SALM is a component of a broader, institution wide risk management framework. As such, SALM should reflect the policies and objectives within this broader context.  Effective risk management requires clearly defined and articulated objectives, responsibilities, and reporting lines and functions.  Risk management policy is a tool to achieve the sovereign’s long-term economic goals and policies in congruence with its preferences for risk versus expected return.  Risks to the balance sheet: currency, interest, and maturity must be managed as well as potential off balance sheet items such as CL.  While even the most effective risk management strategy cannot eliminate risk, it can be a useful tool in preventing widespread losses that may result from the lack of an institutional framework for measuring risk, including management of the balance sheet.
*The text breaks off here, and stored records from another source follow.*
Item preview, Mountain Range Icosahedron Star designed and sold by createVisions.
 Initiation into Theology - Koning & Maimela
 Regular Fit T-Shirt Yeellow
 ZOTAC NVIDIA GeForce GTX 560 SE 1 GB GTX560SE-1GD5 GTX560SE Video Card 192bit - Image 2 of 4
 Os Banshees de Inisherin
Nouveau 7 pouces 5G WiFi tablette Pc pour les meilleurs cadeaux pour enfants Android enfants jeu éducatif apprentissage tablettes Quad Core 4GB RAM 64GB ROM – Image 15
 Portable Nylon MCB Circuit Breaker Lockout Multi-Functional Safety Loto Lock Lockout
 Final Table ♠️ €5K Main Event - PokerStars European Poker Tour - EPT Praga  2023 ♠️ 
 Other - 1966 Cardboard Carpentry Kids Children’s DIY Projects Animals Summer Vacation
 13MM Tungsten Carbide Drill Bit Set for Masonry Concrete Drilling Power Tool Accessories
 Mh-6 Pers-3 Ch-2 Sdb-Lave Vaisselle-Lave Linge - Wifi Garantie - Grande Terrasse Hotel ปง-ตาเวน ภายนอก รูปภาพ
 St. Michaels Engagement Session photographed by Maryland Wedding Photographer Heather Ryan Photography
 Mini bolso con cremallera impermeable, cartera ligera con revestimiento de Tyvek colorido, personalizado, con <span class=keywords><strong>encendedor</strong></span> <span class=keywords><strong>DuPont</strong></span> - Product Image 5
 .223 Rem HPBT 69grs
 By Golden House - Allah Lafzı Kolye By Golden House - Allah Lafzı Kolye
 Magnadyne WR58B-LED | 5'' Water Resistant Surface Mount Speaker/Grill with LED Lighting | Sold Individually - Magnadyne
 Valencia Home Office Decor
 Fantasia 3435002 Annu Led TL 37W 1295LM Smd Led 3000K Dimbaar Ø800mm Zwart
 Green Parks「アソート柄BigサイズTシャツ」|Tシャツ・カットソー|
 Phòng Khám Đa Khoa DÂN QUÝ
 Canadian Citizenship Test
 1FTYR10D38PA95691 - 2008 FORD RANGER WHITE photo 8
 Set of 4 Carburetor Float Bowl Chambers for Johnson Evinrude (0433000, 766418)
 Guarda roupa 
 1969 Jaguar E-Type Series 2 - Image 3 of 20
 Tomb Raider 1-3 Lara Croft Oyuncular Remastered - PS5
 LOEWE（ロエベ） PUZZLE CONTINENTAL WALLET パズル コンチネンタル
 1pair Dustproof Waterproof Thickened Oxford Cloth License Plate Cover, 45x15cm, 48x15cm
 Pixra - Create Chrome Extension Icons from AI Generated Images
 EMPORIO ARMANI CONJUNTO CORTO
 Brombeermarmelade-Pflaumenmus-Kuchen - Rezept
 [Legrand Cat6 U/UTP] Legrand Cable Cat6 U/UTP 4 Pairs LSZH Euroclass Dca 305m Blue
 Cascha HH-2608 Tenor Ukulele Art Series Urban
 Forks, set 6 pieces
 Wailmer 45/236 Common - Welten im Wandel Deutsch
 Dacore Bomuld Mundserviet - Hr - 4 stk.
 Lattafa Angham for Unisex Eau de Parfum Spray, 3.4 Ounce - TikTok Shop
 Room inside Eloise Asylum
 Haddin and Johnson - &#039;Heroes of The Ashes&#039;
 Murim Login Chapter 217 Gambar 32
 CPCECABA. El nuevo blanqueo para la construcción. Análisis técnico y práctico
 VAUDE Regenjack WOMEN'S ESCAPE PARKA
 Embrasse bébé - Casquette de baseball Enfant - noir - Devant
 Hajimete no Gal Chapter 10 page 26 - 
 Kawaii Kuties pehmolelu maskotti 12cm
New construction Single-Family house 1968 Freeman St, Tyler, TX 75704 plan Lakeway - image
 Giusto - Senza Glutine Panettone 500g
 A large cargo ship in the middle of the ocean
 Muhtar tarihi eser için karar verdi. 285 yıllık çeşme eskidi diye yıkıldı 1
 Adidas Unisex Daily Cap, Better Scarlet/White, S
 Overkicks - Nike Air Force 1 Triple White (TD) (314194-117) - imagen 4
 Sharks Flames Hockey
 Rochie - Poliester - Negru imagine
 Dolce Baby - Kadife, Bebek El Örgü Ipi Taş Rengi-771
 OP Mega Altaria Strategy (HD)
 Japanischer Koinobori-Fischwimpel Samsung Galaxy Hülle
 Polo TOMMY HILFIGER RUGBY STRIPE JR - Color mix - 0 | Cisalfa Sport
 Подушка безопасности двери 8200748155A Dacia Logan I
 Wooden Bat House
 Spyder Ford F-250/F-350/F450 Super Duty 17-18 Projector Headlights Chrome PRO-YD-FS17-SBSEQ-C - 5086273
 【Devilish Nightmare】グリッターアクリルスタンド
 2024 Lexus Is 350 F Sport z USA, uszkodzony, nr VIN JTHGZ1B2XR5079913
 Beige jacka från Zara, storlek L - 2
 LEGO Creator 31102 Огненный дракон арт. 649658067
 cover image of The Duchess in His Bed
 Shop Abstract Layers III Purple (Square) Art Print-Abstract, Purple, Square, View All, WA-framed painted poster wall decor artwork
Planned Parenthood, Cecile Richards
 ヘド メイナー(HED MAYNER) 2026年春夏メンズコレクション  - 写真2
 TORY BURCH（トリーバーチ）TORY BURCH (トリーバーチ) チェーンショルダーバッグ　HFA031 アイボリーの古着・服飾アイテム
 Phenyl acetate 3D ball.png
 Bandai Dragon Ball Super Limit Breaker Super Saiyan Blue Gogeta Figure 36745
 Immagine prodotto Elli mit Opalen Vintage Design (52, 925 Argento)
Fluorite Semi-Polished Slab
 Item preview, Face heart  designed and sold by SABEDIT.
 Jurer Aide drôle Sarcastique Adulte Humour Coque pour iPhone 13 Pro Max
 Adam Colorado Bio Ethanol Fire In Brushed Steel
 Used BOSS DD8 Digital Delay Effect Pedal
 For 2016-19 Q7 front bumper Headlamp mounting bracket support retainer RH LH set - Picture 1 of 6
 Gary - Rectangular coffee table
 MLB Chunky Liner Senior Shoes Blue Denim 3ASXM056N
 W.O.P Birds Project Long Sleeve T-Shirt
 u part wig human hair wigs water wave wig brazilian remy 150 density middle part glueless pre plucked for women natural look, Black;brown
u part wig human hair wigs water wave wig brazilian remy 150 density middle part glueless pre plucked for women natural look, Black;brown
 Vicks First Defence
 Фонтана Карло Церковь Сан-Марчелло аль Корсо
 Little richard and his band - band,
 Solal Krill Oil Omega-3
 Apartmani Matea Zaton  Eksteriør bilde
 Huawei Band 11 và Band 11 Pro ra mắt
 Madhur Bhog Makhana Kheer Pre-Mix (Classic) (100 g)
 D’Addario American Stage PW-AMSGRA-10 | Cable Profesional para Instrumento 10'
The numerous quantitative and qualitative tools available to policymakers provide asset and liability managers with many options in assessing sovereign risk.  A basic conceptual approach may be used to analyze the risk-return characteristics of primary assets and liabilities or more comprehensive methodologies may be utilized.  For more rigorous analyses, the veracity of the data is paramount as models will only produce information as useful as the input being used in the calculations.  Many developing countries may find it difficult to implement some of the more advanced methodological techniques due to the absence of reliable time series data.  The numerous SALM methodologies allow policymakers and practitioners to decide for themselves which are most appropriate according to their SALM and risk management framework and broader economic objectives.